» **AVAILABLE DATA**

--- --- ---

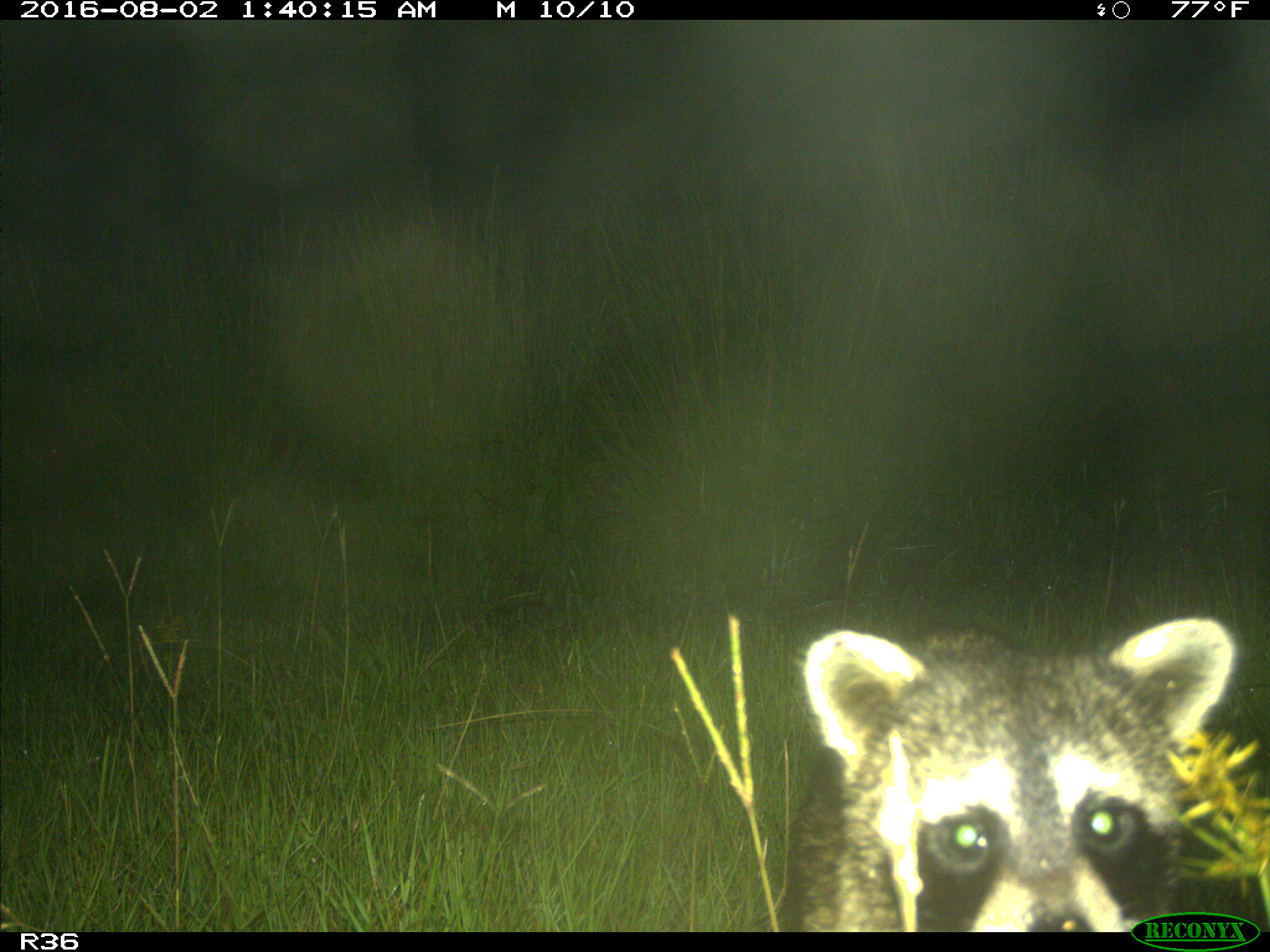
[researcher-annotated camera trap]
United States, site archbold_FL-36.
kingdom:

--- --- ---

Give back the full listing above word for word, and let no picture through.

[researcher-annotated camera trap]
United States, site archbold_FL-36.
kingdom:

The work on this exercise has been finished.